Early this summer, CrowdFunnit contacted Tricia and asked her if she would like them to organize a birthday party for William. Though she was up for it, William was nervous about putting himself in another situation where people wouldn’t show up.
“I assured him everything would be okay,” Tricia says. “But in the beginning, I didn’t know if it was going to be. In my heart, I hoped it would, and it turned out to be something I never could have imagined in my lifetime.”
When Tricia and William pulled up to CrowdFunnit’s party on August 20, more than 400 people had already filled the area. Crowdfunnit used the local news and social media to help spread the word about the event. Police officers, firefighters and cosplayers dressed as superheroes all showed up to wish William a happy birthday. It was the most heartwarming thing Tricia has ever seen, she says.
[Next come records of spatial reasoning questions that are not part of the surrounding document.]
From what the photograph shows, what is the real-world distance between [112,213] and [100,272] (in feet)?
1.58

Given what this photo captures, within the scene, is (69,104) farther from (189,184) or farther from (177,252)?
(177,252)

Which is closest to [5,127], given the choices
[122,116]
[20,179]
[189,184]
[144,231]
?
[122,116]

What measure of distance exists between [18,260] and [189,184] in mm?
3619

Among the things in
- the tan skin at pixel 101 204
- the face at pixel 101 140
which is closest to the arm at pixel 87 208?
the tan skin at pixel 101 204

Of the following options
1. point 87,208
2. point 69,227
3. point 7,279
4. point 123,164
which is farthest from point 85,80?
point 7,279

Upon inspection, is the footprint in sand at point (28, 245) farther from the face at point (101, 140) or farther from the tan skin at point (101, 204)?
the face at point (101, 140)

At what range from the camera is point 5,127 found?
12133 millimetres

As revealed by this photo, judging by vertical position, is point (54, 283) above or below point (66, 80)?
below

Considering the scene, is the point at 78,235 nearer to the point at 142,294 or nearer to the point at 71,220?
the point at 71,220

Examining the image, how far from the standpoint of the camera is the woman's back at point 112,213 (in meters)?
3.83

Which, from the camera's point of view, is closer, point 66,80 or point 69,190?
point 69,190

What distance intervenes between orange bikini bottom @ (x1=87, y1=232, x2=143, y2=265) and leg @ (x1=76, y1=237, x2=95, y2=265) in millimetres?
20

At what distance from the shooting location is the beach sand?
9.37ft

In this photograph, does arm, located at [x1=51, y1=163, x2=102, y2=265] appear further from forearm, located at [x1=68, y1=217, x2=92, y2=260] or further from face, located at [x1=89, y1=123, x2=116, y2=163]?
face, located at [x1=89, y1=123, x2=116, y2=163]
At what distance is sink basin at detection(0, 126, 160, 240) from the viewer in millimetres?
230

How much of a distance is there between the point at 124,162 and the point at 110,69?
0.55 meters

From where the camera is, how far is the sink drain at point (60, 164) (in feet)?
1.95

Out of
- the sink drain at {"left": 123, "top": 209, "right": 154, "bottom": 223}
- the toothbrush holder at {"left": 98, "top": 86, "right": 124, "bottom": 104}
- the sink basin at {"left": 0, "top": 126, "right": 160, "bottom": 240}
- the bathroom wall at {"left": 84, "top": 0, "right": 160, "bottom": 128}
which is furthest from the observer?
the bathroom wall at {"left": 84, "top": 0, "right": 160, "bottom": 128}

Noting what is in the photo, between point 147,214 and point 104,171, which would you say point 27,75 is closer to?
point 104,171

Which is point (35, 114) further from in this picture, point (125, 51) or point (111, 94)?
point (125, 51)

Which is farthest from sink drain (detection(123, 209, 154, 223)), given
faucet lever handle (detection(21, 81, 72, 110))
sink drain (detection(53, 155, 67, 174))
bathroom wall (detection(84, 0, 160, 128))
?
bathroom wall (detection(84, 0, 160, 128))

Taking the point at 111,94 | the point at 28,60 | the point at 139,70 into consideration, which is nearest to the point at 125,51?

“A week before, William was begging me to not make him go to school,” Tricia says. “The following week after the party when I picked him up after school, he had a smile on his face—he told me he had a good day and he met nice people.”
The experience, Tricia says, was two-fold: it allowed others to celebrate a boy who has had a miserable time as of late, and it helped to raise awareness for autism and bullying in schools.
According to StopBullying.gov, 28 percent of U.S. students in grades 6 to 12 experienced bullying, and 70 percent of young people say they have been a witness to bullying. Tricia says she wants parents to take initiative and educate their children about the dangers of bullying, and to be accepting of those who are different, such as those with autism. “It can get so lonely,” she says, “and nobody should feel that way.”
Today, at least, Tricia and William can bask in the joy of the moment and what a brighter future might bring.
“I’ve been crying a lot because my son is happy,” Tricia says. “That’s all you want for any of your children.”